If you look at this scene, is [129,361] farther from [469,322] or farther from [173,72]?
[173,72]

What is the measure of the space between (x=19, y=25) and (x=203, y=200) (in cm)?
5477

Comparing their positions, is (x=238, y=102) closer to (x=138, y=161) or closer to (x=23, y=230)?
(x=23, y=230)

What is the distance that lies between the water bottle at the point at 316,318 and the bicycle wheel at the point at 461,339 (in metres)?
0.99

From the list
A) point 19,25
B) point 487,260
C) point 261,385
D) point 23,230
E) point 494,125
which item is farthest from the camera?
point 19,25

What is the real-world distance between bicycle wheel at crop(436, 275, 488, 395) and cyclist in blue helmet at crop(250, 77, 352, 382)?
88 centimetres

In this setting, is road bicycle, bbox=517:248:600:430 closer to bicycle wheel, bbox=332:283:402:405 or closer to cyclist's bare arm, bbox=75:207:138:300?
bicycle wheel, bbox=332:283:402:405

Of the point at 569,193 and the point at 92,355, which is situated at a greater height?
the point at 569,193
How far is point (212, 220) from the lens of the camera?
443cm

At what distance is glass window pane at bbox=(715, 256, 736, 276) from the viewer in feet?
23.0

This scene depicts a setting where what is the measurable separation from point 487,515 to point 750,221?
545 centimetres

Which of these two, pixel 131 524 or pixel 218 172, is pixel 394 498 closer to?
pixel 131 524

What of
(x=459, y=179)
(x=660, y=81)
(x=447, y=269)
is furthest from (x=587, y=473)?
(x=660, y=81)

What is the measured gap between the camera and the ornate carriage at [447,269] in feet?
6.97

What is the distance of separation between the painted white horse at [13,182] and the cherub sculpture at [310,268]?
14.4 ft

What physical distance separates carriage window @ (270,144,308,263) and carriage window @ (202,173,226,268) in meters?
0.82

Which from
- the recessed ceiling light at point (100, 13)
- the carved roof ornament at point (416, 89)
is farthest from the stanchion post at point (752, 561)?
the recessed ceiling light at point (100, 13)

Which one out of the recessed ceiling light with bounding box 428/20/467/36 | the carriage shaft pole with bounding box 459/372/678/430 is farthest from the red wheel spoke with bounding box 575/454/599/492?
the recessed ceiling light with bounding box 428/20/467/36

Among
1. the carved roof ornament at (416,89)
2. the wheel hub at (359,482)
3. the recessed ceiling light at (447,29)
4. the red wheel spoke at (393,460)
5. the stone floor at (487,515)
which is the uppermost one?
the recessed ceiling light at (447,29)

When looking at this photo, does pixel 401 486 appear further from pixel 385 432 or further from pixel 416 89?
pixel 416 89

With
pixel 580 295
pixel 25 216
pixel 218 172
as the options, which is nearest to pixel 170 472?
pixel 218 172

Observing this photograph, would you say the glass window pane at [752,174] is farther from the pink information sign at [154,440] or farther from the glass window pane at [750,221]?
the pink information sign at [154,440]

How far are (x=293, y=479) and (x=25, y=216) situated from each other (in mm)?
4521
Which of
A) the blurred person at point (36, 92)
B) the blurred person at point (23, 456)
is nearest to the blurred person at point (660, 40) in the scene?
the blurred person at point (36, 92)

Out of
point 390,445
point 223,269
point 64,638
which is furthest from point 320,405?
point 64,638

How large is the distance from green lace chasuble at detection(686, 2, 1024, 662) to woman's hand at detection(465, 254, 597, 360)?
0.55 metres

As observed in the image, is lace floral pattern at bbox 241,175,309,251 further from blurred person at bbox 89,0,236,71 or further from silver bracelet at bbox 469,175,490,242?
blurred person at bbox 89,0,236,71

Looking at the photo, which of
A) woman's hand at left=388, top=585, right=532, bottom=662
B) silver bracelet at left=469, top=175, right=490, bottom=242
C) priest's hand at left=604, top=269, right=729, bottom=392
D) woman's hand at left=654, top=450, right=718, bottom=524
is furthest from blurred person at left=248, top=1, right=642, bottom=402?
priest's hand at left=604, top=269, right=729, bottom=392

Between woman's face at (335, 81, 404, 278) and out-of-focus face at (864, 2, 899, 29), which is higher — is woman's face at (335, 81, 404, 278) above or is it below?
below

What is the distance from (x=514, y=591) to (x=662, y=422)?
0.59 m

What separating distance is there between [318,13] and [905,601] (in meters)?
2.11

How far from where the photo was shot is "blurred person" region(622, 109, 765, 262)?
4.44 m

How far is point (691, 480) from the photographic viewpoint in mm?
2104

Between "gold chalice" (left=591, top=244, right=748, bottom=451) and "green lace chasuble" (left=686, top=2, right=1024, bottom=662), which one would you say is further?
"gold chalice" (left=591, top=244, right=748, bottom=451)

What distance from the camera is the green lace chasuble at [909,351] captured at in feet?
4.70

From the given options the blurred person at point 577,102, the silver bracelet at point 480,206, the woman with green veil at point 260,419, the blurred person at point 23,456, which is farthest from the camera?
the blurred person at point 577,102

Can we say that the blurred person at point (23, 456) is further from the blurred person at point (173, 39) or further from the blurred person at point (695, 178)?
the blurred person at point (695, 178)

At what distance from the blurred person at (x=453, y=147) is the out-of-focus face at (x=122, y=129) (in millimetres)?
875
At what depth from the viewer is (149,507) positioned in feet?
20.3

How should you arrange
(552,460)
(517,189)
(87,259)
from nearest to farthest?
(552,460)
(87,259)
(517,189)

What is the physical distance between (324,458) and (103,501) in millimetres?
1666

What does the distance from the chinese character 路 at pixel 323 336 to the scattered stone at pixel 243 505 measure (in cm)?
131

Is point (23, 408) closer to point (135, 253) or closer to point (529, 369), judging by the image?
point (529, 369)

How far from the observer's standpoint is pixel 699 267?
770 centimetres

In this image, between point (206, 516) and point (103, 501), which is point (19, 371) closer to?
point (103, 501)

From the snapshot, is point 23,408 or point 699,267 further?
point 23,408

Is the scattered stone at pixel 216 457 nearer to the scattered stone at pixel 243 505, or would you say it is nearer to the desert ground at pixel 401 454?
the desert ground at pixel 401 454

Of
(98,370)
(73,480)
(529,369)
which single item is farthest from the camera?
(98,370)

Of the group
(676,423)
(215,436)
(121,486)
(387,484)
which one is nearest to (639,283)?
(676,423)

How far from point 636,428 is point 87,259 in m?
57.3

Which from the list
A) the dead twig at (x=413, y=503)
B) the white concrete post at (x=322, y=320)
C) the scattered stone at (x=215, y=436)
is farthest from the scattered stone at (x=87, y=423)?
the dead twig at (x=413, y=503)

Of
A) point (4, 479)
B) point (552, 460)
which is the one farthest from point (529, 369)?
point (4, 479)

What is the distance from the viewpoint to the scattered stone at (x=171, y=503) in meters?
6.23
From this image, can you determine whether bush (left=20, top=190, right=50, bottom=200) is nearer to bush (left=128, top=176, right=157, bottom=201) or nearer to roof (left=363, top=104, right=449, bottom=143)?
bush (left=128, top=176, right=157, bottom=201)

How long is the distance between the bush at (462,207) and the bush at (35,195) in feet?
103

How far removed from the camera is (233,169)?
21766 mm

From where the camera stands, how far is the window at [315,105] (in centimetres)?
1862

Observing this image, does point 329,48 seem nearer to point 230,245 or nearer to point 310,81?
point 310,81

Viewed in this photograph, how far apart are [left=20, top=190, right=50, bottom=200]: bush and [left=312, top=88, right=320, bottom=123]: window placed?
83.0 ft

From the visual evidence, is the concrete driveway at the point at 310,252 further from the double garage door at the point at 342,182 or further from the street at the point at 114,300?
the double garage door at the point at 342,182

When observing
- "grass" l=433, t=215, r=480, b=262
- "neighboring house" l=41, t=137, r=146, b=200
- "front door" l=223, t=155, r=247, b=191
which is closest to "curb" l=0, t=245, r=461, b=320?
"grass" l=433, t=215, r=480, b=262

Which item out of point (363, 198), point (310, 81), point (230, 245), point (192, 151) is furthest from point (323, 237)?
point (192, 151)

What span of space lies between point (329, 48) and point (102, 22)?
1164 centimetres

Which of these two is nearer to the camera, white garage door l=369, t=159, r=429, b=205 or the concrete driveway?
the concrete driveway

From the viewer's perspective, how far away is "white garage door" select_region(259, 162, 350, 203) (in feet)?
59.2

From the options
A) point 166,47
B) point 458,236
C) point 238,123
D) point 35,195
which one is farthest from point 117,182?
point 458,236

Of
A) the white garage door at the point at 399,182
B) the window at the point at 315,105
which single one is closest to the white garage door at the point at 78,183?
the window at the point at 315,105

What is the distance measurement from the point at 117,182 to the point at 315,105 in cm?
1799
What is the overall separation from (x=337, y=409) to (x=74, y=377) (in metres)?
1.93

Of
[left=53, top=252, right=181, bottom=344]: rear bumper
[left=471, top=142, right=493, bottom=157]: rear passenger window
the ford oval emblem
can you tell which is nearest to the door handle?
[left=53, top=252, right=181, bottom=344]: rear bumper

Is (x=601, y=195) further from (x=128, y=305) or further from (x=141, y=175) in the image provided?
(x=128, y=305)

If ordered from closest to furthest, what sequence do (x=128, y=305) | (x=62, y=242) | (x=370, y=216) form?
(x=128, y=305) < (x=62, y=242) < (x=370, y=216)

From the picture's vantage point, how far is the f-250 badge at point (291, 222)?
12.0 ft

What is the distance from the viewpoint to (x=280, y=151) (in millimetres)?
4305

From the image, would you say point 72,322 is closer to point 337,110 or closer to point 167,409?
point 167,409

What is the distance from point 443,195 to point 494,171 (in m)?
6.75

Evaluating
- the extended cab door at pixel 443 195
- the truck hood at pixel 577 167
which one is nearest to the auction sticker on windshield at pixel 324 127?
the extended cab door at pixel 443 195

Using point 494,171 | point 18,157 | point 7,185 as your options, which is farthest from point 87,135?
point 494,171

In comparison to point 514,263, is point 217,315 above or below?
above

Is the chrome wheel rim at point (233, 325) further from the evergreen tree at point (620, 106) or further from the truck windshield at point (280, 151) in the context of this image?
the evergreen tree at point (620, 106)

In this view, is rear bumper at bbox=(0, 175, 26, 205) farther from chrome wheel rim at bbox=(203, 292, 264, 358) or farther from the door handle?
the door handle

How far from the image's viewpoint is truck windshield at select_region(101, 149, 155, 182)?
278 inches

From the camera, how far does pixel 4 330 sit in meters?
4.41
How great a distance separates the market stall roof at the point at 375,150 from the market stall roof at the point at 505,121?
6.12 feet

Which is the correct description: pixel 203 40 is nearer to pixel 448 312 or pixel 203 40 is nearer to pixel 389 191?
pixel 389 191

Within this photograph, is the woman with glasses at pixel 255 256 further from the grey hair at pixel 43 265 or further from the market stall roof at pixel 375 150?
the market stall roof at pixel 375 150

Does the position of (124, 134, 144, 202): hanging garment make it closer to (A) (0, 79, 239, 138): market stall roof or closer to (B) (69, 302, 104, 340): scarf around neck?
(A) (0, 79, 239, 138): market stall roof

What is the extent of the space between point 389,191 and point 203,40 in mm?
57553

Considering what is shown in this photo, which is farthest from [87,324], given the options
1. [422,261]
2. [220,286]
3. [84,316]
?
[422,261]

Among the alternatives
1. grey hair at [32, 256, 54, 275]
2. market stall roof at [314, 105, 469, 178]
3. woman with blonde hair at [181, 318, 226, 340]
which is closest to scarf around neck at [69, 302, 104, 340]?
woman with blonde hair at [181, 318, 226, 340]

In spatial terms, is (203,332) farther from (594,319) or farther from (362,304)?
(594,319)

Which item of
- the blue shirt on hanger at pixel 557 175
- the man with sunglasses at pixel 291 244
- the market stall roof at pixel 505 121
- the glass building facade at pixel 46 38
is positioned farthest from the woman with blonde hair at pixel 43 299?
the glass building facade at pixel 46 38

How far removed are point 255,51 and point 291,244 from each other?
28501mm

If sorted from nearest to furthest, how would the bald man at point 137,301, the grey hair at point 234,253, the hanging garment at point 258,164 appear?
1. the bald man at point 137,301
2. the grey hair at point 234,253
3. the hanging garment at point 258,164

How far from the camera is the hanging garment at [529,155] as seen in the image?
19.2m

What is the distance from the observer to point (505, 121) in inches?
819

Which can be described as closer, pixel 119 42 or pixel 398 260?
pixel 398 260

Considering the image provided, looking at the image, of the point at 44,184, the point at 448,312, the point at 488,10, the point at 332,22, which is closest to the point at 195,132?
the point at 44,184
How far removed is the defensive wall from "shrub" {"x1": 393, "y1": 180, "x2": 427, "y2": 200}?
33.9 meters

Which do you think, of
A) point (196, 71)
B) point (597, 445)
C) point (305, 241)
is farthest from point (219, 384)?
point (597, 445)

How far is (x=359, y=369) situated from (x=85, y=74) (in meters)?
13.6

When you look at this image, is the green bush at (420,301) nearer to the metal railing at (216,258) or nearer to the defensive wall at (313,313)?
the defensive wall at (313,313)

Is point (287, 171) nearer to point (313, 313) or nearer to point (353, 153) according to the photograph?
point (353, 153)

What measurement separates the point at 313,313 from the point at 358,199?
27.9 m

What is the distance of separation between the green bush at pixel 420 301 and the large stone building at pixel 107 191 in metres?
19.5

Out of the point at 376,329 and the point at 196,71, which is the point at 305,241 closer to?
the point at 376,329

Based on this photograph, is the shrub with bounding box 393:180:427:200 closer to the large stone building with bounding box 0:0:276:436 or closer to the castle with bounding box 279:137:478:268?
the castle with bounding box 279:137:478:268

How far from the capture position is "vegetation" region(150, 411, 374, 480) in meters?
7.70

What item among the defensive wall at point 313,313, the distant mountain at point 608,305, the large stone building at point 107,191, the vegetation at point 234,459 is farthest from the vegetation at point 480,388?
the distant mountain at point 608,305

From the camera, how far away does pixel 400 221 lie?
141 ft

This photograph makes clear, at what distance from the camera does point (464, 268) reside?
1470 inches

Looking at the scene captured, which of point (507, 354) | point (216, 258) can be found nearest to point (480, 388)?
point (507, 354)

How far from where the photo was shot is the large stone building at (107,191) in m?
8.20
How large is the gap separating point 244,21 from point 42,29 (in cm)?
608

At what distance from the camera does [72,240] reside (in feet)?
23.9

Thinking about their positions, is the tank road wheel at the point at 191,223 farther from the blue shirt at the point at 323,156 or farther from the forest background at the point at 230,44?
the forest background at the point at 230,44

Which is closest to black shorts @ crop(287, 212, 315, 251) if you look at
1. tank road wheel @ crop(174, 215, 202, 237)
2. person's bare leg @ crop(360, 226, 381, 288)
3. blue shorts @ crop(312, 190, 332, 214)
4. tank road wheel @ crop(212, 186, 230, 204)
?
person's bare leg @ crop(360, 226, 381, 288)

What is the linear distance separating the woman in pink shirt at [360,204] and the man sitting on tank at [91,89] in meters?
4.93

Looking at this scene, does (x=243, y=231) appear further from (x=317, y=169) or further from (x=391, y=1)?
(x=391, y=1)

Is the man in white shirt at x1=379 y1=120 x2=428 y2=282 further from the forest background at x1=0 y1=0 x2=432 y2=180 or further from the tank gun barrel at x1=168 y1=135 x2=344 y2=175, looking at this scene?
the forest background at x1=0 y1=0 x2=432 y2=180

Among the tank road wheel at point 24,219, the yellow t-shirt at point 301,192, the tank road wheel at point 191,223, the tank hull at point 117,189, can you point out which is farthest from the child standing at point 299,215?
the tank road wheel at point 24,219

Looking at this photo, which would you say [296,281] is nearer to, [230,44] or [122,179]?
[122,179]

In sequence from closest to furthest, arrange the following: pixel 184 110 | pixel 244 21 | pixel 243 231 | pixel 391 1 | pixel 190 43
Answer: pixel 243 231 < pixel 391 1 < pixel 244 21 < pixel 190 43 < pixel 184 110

* [What the exercise asks] Convert the records between the lines holding "Which can be" and "33.9 meters", inclusive, into a two-column CSV with the header input,output. Write one row per record, with its text under input and its answer under output, each field in double quotes and any line breaks replaced by spaces.

* [Worked solution]
input,output
"Which can be described as closer, pixel 119 42 or pixel 398 260?","pixel 398 260"
"Considering the image provided, looking at the image, of the point at 44,184, the point at 448,312, the point at 488,10, the point at 332,22, which is closest to the point at 195,132?","the point at 44,184"
"How far removed is the defensive wall from ""shrub"" {""x1"": 393, ""y1"": 180, ""x2"": 427, ""y2"": 200}?","33.9 meters"